The U3A February meeting was held at Number 8 and the speaker was Dr Graham Cope whose interesting and thought provoking talk was entitled ‘Antibiotic Resistance – A Ticking Timebomb’.

Dr Cope is a medical scientist, a toxicologist by speciality with expertise in smoking and the causes of smoking related diseases. In 1990 he joined a team of scientists and engineers at the Queen Elizabeth Hospital, Birmingham.

To gather information he began by asking smokers about their smoking habit, and soon realised that his data was widely inaccurate - basically because smokers chose not to tell the truth about their smoking so one project he worked was to develop a test to measure smoking habit. He invented a test called SmokeScreen . This is a tube with some chemicals in which detects nicotine and the breakdown products in urine or saliva and it turns pink, the darker the colour the more the patient has been smoking over the previous three days.

He realised after a little while that the chemical test he was using had not been developed for smoking at all, but 20 years earlier it had been developed in London to monitor patients with tuberculosis to see if they were taking their tablets correctly. In this case if they have taken the drugs the urine sample turns dark blue. And this is where antibiotic resistance comes in. TB was a massive killer until the discovery of antibiotics. Antibiotic treatment is relatively cheap and effective, but it needs a cocktail of drugs including an antibiotic called isoniazid and these that have to be taken every day for 6-9 months. As these drugs have side-effects, many people stop taking them- the problem then is that the bacteria linger around in the lungs, sometimes for years, then re-emerge and then they have evolved to be resistant to the drugs they have been exposed to before – so are antibiotic resistant.

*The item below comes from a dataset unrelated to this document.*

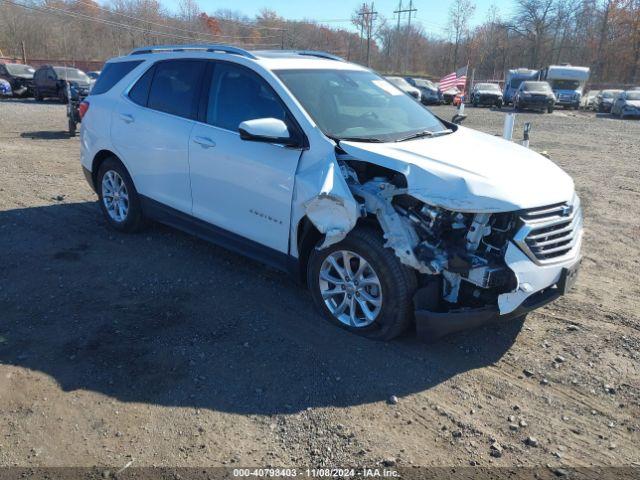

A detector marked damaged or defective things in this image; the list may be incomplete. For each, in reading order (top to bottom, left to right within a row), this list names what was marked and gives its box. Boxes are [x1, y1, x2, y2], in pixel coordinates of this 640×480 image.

Alexander Fleming made his discovery of penicillin at St Mary’s Hospital in London in 1928 by accident, wrote up his findings and nothing more was done. Florey and Chain working in Oxford in 1940 and spurred on by the war to find ways of improving wound healing, came across Fleming’s paper, worked it up and by 1941 had penicillin in production. All three got the Nobel Prize in 1945. And the reason we know Fleming and not the others was by 1945 he was approaching retirement and wanted the limelight, the other two were still young and not interested in the publicity.

Anyway now we have a whole range of antibiotics. But a few genetic mutations can render the bacteria resistant to the antibiotic. So when a course of antibiotics is taken, all the susceptible ones die off and the few resistant ones live on. The body can normally kill a few bacteria but if there are more resistant cells they may overcome this natural defence and grow into a new colony.

The main problem is over prescribing, not so much in the UK but in countries with poor regulations, such as India where antibiotics can be bought at the corner shop without a prescription. Another factor is feeding antibiotics to animals when resistant strains with poor hygiene and under-cooking get into the food chain. Another problem in this country was poor hospital infection control. Carriers of these bacteria were coming into hospitals, spreading it around and vulnerable patients were contracting the germs such as MRSA.

What can we do?

• Use when prescribed

• Take full course, even when feeling better

• Don’t use left over antibiotics

• Don’t share them

The speaker at our 20th March meeting will be Rick Minter, author and researcher with an illustrated talk on local big cats. This will be held at Number 8 at 2 p.m. New members will be very welcome.